- Born: July 15, 1740 Botetourt County, Virginia
- Died: July 27, 1781 (aged 41) Jackson River, Virginia
- Occupations: Hunter, fur trapper, militia officer, magistrate
- Spouse: Frances Lawrence Arbuckle Hunter Welch

= Matthew Arbuckle Sr. =

Matthew Arbuckle Sr., (July 15, 1740 – July 27, 1781) was a frontiersman, hunter and fur trapper of western Virginia (now West Virginia) and the Ohio territory. He is considered likely to have been the first Euro-American person to travel through Virginia all the way to the Ohio River, other than as a prisoner of Native Americans. This trapping and trading trip may have occurred around 1764.

==Biography==
Arbuckle was born in Augusta (now Botetourt) County, Virginia. He served in the Augusta County militia in 1758 and '59. He was the first white man to travel the length of the "Great Kanawha" valley and records indicate that he reached the future site of Point Pleasant, at the confluence of the Kanawha and Ohio Rivers, around 1764. By 1767 he is listed as a lieutenant and in 1770 he was commissioned captain of (the newly formed) Botetourt County militia. He served as a "gentleman justice" of Botetourt County from its founding in 1769 until 1773. In 1774, he built the stockade on Muddy Creek, Greenbrier County, now known as Arbuckle's Old Fort.

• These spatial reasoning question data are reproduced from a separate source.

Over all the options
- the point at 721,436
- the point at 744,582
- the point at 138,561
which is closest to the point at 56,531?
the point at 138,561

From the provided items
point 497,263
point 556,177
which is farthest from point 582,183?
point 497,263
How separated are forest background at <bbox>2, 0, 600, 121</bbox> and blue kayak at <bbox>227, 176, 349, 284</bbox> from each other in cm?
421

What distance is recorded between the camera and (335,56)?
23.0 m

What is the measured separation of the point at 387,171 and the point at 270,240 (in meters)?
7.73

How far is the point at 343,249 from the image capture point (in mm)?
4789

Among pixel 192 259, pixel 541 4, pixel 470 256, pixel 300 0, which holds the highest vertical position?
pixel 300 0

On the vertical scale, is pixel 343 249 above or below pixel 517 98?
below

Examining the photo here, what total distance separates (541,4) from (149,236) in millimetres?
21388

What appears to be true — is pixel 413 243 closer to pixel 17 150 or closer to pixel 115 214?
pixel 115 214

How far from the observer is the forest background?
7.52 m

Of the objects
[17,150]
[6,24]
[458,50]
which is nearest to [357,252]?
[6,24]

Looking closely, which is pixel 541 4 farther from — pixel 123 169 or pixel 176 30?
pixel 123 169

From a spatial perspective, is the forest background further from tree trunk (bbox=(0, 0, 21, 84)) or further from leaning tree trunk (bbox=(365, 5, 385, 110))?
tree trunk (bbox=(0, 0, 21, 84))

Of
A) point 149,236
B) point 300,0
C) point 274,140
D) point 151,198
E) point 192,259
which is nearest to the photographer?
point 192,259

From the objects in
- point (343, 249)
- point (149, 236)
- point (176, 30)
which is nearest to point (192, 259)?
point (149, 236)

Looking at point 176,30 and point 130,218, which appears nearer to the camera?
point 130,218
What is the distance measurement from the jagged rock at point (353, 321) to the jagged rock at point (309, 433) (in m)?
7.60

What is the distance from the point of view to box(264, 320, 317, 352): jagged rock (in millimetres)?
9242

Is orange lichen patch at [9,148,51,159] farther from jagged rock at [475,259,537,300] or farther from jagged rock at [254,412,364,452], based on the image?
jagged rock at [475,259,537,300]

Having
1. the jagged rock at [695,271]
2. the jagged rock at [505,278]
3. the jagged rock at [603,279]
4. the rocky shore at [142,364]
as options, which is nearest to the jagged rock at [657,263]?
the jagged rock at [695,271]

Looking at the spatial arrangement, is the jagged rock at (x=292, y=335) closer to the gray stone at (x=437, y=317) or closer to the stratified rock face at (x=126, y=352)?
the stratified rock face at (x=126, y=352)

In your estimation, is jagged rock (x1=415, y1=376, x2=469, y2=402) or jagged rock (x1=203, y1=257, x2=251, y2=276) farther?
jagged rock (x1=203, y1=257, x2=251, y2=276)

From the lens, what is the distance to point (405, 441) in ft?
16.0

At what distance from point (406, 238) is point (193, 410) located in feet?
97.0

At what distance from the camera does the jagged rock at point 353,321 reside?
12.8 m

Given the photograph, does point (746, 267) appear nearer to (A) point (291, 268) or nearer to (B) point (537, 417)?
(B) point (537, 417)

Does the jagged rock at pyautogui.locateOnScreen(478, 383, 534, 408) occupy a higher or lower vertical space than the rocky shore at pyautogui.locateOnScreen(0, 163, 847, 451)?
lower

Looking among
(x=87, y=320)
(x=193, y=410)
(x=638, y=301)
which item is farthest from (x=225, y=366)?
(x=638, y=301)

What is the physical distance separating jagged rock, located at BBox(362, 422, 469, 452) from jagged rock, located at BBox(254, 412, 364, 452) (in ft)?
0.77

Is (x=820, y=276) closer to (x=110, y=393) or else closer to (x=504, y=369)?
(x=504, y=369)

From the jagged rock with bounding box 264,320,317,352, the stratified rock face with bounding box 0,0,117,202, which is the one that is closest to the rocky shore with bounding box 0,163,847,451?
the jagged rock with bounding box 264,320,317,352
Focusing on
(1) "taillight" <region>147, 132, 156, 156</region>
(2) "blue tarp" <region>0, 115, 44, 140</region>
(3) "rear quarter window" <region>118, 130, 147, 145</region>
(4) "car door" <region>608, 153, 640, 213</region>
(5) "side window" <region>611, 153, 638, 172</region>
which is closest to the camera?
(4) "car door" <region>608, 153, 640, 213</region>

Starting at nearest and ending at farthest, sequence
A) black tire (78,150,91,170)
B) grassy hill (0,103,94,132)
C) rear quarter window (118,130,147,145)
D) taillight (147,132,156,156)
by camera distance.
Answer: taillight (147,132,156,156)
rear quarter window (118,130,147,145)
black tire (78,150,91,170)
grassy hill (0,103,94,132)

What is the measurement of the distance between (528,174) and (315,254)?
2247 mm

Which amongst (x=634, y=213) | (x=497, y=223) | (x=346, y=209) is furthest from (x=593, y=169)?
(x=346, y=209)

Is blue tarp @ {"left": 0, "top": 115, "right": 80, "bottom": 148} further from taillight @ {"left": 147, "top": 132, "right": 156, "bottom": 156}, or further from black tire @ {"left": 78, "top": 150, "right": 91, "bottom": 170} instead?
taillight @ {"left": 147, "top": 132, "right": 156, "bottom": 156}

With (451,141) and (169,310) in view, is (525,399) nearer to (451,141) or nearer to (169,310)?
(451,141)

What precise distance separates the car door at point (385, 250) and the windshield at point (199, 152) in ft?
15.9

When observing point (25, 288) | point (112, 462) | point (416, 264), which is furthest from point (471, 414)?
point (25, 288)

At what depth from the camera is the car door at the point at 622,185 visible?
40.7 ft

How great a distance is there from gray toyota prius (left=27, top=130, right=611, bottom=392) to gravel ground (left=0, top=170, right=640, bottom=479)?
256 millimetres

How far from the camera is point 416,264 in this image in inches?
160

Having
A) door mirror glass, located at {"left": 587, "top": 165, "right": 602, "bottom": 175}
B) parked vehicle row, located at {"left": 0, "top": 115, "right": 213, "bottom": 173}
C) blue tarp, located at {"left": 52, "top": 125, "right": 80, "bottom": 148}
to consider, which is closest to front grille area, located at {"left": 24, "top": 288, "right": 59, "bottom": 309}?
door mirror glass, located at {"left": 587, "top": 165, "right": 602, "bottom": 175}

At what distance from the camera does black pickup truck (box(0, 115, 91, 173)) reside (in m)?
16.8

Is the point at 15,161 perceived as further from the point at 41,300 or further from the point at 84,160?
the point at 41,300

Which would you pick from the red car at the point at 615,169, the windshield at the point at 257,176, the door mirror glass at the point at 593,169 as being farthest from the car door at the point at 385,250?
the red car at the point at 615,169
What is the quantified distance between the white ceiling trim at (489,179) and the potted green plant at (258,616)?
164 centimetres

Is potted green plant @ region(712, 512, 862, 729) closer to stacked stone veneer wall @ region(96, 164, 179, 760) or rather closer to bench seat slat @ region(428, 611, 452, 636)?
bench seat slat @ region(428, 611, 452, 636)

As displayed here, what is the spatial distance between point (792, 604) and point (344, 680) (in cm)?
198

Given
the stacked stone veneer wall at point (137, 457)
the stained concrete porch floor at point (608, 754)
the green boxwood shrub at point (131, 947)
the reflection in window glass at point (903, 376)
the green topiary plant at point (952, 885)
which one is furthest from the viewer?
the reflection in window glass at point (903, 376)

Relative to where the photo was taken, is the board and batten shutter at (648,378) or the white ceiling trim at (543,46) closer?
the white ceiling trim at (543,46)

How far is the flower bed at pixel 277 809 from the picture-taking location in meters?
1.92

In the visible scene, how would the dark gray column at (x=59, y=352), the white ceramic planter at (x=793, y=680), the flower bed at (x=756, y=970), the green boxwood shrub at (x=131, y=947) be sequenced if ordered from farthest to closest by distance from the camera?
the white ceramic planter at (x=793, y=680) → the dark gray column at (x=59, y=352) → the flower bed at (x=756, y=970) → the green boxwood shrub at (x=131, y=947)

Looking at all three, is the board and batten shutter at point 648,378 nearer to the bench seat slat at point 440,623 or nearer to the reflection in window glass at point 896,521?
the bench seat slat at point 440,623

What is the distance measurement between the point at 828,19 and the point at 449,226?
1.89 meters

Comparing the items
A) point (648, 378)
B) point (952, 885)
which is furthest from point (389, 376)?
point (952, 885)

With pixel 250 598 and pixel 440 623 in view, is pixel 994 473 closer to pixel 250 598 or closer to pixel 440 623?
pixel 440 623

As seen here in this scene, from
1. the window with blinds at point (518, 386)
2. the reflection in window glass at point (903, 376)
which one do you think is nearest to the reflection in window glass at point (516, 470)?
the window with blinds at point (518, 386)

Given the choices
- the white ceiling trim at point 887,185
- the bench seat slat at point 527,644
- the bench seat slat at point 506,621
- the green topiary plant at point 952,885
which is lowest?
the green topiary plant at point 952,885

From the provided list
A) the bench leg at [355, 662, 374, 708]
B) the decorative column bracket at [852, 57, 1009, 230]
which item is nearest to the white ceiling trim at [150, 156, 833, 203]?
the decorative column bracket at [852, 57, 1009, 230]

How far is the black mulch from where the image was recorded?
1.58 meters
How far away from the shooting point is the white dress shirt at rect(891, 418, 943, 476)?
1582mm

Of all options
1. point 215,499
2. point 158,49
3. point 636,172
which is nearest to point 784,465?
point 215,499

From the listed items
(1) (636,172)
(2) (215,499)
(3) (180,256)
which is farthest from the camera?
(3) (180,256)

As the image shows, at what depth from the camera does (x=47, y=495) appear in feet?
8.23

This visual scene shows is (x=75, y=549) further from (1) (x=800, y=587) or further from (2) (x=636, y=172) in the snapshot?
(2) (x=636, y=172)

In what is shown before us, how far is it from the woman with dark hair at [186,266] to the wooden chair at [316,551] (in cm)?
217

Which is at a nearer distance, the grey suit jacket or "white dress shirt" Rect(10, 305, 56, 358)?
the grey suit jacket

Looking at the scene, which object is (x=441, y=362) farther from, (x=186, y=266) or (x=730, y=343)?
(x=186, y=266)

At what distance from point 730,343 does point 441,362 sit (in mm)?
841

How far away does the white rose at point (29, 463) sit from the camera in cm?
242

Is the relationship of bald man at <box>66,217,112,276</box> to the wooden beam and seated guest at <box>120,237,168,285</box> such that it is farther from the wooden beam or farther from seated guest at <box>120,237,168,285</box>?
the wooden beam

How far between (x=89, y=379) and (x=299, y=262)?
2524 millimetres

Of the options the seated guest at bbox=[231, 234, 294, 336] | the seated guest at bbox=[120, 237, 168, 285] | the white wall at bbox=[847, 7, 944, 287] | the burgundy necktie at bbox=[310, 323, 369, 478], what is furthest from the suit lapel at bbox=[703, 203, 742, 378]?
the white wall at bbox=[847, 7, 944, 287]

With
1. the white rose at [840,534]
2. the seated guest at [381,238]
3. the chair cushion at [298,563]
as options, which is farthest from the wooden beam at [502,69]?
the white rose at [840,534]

After the outbreak of Lord Dunmore's War in May 1774, Arbuckle both assumed command of a company of Botetourt County militia and served as guide and chief scout for General Andrew Lewis's late summer march to Point Pleasant. This led directly to the defeat of Chief Cornstalk's native forces at the Battle of Point Pleasant in October. Soon after the battle, Arbuckle had returned to Greenbrier County and established his residence near Fort Savannah, later known as Lewisburg. In 1776, Arbuckle built Fort Randolph at Point Pleasant and was in command there the following year when a contingent of newly arrived and undisciplined militia witnessed one of their number killed and scalped by Indians. This mob overcame their officers' (including Arbuckle's) attempts to maintain order and famously murdered the captive Cornstalk, an event which cast a shadow over the region for decades.

In 1778, Arbuckle was active in raising the siege of Fort Donnally, near his home in Greenbrier County. When the town of Lewisburg was formally laid out in 1780, Arbuckle was the first settler. After discharge from active military service he farmed his extensive lands and served in several official public positions. In March 1781, he was commissioned to lay out a route from Lewisburg to Warm Springs, Bath County, Virginia. On June 27, returning from the temporary state capital at Staunton with Archer Mathews, the men became trapped in a violent storm near the banks of the Jackson River and Arbuckle was killed by a falling tree. He was laid to rest where he fell and was survived by his widow (Frances Lawrence Arbuckle Hunter Welch; 1749 – 1834) and six sons (Charles, 1768–1846; John, 1771–1843; James Harvey, 1774–1869; Mathew Jr, 1778–1851; Thomas, 1780–1838; and Samuel, 1782–1831).